Published on

Interpreting ML Models

Authors

Introduction

Explaining features and interpreting your models has taken a sharp rise in Europe. Partly because of new laws and regulatory measures being taken, such as GDPR and the EU’s "Right to Explanations", alongside the rise in interest in applying machine learning. This has mandated data scientists to explain why a model has given a certain prediction. For example, institutions with highly sensitive data (i.e. personal data), that have models that output a potentially life changing decision would mandate regulations and require the data scientists to explain the decision that had been made. Hence, this blog post on model interpreting.

This blog is part 1 of a 2 part series where this blog covers Feature Importance, Permutation Importance and Partial Dependence Plots. The second part of this series covers SHAP and LIME, check it out here.

Feature Importance

Machine learning models are often considered black boxes. Meaning, data goes in and a prediction comes out, with no understanding on how that decision was made.

There are many types of machine learning models with various algorithms. There are also many ways to interpret a model's prediction. A Decision Tree based model is one of the most popular, mainly because of its white box nature and that it can be visualized with useful modules like graphiviz.

Decison Tree. As shown on Sci-kit learn Decision Trees tutorial.

Feature importance can be measured in multiple ways, for example, Decision Tree based models use the Gini importance - read this blog post to understand what Gini impurity is. Once you have this you can plot it and see which feature is most important for the Decision Tree. For linear models, such as linear regression, the coefficients are used to establish whether a feature is important. Feature selection methods such as l1 norm reduce dimensionality by selecting only non-zero coefficients.
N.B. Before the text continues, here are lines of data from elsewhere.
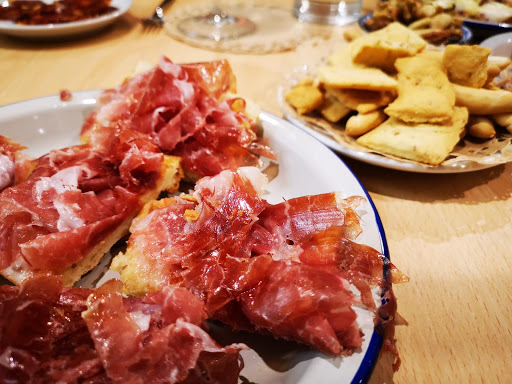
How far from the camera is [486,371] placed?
3.10 ft

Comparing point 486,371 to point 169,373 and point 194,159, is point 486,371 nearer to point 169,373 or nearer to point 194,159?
point 169,373

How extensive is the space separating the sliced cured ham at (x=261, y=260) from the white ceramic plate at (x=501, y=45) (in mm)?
1516

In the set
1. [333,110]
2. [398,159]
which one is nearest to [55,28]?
[333,110]

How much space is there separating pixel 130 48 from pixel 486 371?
2650mm

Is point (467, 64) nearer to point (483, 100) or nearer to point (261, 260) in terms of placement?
point (483, 100)

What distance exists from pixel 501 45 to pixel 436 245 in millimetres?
1386

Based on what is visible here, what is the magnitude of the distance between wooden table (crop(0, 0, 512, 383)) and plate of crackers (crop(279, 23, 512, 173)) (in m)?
0.15

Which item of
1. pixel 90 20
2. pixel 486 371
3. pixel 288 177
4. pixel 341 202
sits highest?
pixel 90 20

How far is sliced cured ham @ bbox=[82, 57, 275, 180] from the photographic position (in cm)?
147

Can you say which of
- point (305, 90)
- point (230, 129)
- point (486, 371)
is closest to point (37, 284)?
point (230, 129)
However, this can be misleading, particularly for high cardinality data (i.e. attributes with many unique values). Feature importance values will be greater for high cardinality attributes. A popular alternative, which can also be generalized for various machine learning models, is Permutation Importance.

Permutation Importance

Permutation importance (PI) is used for feature evaluation and is not biased towards high cardinality features. After fitting a model to the training data, we observe the score of the model when randomly shuffling a single column while keeping all other columns the same. This effectively makes the target value independent of the feature. Computation to calculate PI is more costly compared to impurity or coefficient based importance computations.

Permutation Importance Shuffling, Shuffling values within a single attribute.

We then calculate the reduction between the baseline score and the model score when shuffling a single column. If the shuffling leads to a worse model score then we know that the feature was important. However, if the feature was not important there would not be much of a drop in the model’s score. On the other hand, if you shuffled the sex column within the Titanic dataset, you would quickly realise that the sex column was very important, because the model score would significantly decrease. Occasionally, you may find that there would be an unexpected increase in the score for columns you did not expect. In such instances random chance may have caused this. Further analysis should be carried out on the validation set (i.e. unseen data), or, an assessment of the correlation between features should be looked at - the multicollinearity.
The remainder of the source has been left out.